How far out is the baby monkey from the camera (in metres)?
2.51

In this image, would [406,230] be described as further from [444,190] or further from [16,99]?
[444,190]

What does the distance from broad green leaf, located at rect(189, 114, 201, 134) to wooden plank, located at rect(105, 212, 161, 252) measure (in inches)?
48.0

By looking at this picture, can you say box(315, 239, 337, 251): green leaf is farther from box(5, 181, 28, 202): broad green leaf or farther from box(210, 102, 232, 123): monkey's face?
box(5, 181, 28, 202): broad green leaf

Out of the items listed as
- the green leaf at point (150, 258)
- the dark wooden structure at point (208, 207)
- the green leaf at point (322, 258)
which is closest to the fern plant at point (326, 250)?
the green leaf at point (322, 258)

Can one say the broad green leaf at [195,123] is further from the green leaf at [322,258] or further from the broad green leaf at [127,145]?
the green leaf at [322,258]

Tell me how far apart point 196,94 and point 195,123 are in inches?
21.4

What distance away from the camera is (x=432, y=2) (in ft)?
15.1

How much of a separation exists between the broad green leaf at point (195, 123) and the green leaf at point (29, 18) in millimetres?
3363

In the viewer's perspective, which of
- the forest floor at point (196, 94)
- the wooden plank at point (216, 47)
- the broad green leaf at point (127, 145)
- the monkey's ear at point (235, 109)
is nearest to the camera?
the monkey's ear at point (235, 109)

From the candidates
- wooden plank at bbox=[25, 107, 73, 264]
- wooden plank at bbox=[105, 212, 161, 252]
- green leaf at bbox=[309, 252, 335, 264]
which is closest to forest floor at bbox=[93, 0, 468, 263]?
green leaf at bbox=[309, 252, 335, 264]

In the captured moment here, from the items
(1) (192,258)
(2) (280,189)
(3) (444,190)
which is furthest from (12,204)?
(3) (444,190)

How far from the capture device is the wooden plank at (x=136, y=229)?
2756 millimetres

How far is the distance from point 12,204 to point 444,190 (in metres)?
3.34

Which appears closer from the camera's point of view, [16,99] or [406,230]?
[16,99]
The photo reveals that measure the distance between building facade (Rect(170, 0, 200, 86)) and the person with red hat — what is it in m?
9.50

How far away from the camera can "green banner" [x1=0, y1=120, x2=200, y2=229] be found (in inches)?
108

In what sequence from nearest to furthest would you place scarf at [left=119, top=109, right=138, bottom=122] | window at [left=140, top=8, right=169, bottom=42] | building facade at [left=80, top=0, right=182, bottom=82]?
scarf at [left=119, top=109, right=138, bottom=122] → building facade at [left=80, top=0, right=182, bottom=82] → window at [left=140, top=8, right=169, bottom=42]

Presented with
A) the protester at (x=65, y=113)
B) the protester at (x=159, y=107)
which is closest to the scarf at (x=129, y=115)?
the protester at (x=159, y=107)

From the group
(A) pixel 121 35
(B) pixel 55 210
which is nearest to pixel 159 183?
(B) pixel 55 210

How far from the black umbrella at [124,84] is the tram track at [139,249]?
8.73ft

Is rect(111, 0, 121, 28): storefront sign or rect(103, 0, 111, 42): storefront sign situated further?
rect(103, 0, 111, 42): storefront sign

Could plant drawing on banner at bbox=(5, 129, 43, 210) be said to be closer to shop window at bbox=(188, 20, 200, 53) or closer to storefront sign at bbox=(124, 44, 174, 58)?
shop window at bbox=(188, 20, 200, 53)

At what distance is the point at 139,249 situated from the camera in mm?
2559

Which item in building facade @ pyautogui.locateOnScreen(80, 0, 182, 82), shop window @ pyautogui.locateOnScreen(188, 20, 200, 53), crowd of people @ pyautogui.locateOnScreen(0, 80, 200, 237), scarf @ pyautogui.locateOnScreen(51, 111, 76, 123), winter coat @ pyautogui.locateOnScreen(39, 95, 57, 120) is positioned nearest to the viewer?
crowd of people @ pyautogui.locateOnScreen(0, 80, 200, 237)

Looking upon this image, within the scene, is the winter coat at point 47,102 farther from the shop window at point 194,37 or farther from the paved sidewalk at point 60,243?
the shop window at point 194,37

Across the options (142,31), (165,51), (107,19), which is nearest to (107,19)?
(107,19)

——

Write out all of the records once more, exactly.

**Answer to the problem:**
How far out is the baby monkey from the camera (in metres)?
2.51

In this image, would [406,230] be described as further from [444,190] or further from [16,99]?
[444,190]

What does the distance from broad green leaf, located at rect(189, 114, 201, 134) to wooden plank, located at rect(105, 212, 161, 252) measure (in inches)?
48.0

By looking at this picture, can you say box(315, 239, 337, 251): green leaf is farther from box(5, 181, 28, 202): broad green leaf or farther from box(210, 102, 232, 123): monkey's face?
box(5, 181, 28, 202): broad green leaf

Out of the items listed as
- the green leaf at point (150, 258)
- the dark wooden structure at point (208, 207)
- the green leaf at point (322, 258)
which is closest to the fern plant at point (326, 250)?
the green leaf at point (322, 258)

Can one say the broad green leaf at [195,123] is further from the green leaf at [322,258] or further from the broad green leaf at [127,145]?
the green leaf at [322,258]

Tell me how far apart point 196,94 and point 195,123 are in inches?
21.4

What distance away from the camera is (x=432, y=2) (in ft)?
15.1

How much of a separation exists between the broad green leaf at point (195, 123) and the green leaf at point (29, 18) in millimetres?
3363

In the viewer's perspective, which of
- the forest floor at point (196, 94)
- the wooden plank at point (216, 47)
- the broad green leaf at point (127, 145)
- the monkey's ear at point (235, 109)
is nearest to the camera?
the monkey's ear at point (235, 109)

From the candidates
- wooden plank at bbox=[25, 107, 73, 264]
- wooden plank at bbox=[105, 212, 161, 252]
- green leaf at bbox=[309, 252, 335, 264]
which is closest to forest floor at bbox=[93, 0, 468, 263]?
green leaf at bbox=[309, 252, 335, 264]

In the captured moment here, from the items
(1) (192,258)
(2) (280,189)
(3) (444,190)
which is furthest from (12,204)?
(3) (444,190)

How far from the capture device is the wooden plank at (x=136, y=229)?
2756 millimetres

How far is the distance from point 12,204 to point 444,190 (in metres)?
3.34

Which appears closer from the camera's point of view, [16,99] or [406,230]?
[16,99]
The photo reveals that measure the distance between building facade (Rect(170, 0, 200, 86)) and the person with red hat — what is it in m?
9.50

How far away from the camera can "green banner" [x1=0, y1=120, x2=200, y2=229] be found (in inches)?
108

In what sequence from nearest to furthest would you place scarf at [left=119, top=109, right=138, bottom=122] | window at [left=140, top=8, right=169, bottom=42] | building facade at [left=80, top=0, right=182, bottom=82]?
scarf at [left=119, top=109, right=138, bottom=122] → building facade at [left=80, top=0, right=182, bottom=82] → window at [left=140, top=8, right=169, bottom=42]

Presented with
A) the protester at (x=65, y=113)
B) the protester at (x=159, y=107)
which is closest to the scarf at (x=129, y=115)?
the protester at (x=159, y=107)

From the group
(A) pixel 121 35
(B) pixel 55 210
which is nearest to pixel 159 183?
(B) pixel 55 210

How far from the black umbrella at [124,84] is the tram track at [139,249]?
8.73ft

Is rect(111, 0, 121, 28): storefront sign or rect(103, 0, 111, 42): storefront sign situated further?
rect(103, 0, 111, 42): storefront sign

Could plant drawing on banner at bbox=(5, 129, 43, 210) be said to be closer to shop window at bbox=(188, 20, 200, 53) or closer to storefront sign at bbox=(124, 44, 174, 58)?
shop window at bbox=(188, 20, 200, 53)

At what distance is the point at 139,249 situated from the camera in mm?
2559

Which item in building facade @ pyautogui.locateOnScreen(80, 0, 182, 82), shop window @ pyautogui.locateOnScreen(188, 20, 200, 53), crowd of people @ pyautogui.locateOnScreen(0, 80, 200, 237), scarf @ pyautogui.locateOnScreen(51, 111, 76, 123), winter coat @ pyautogui.locateOnScreen(39, 95, 57, 120) is positioned nearest to the viewer?
crowd of people @ pyautogui.locateOnScreen(0, 80, 200, 237)

Looking upon this image, within the scene, is the winter coat at point 47,102 farther from the shop window at point 194,37 or farther from the paved sidewalk at point 60,243?
the shop window at point 194,37

Across the options (142,31), (165,51), (107,19), which is nearest to (107,19)?
(107,19)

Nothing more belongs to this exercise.